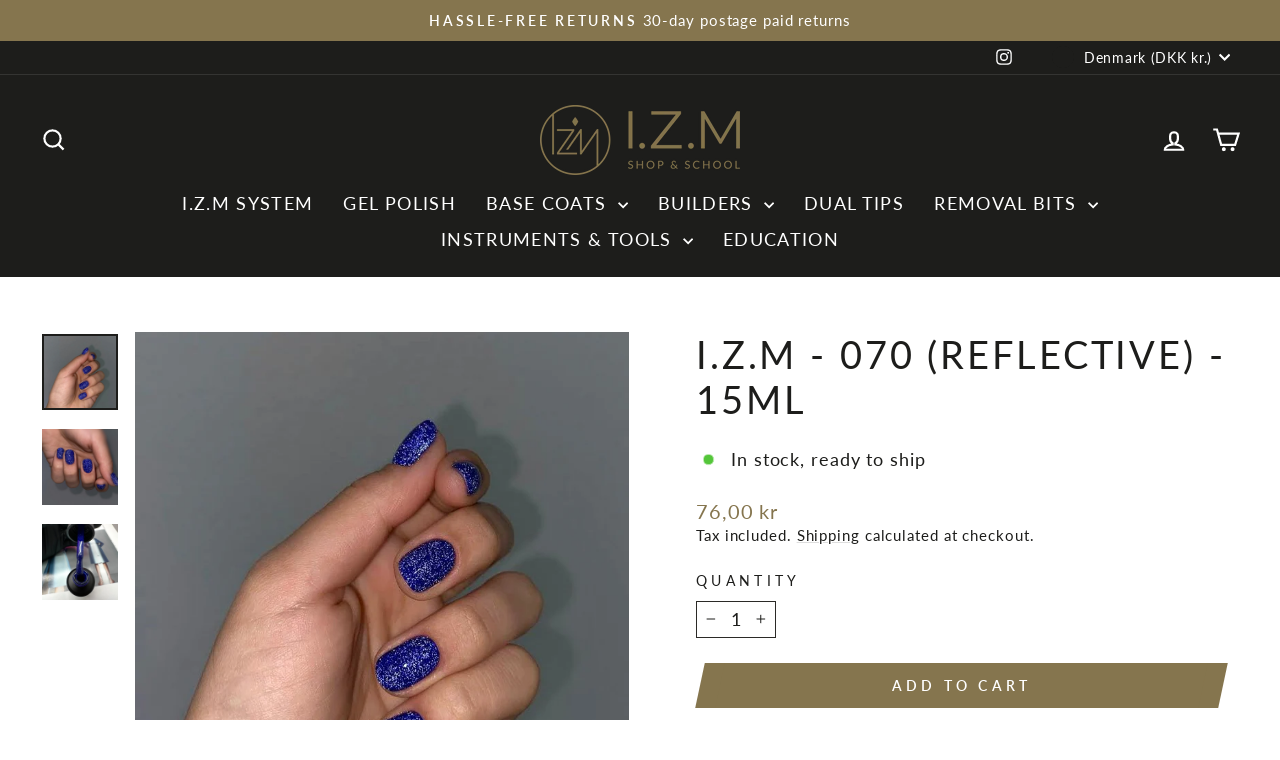

--- FILE ---
content_type: text/html; charset=UTF-8
request_url: https://www.modules4u.biz/shopify/exemptify/js/fix_prices_v1.js.php?shop=manikirshop-world-wide.myshopify.com&country=AT&vat=&off&style=&inc_style=&vat_included_setting=false&no_local_id&tax_included=true&shop_currency=EUR&actual_currency=DKK&num_currencies=37&customer_exempt=&current_country=DK&
body_size: 185
content:
window.is_EU = false;var ev = new CustomEvent("ExemptifyLoaded");window.ExemptifyTriggerUpdate = function(){};window.customer_ip = "3.128.189.146";document.dispatchEvent(ev);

+ + +

> [TASK TO CARRY OUT]
Each line above is to be copied verbatim. Drop any image from the copy.

> [ANSWER BOX]
--- FILE ---
content_type: text/html; charset=UTF-8
request_url: https://www.modules4u.biz/shopify/exemptify/js/fix_prices_v1.js.php?shop=manikirshop-world-wide.myshopify.com&country=AT&vat=&off&style=&inc_style=&vat_included_setting=false&no_local_id&tax_included=true&shop_currency=EUR&actual_currency=DKK&num_currencies=37&customer_exempt=&current_country=DK&
body_size: 185
content:
window.is_EU = false;var ev = new CustomEvent("ExemptifyLoaded");window.ExemptifyTriggerUpdate = function(){};window.customer_ip = "3.128.189.146";document.dispatchEvent(ev);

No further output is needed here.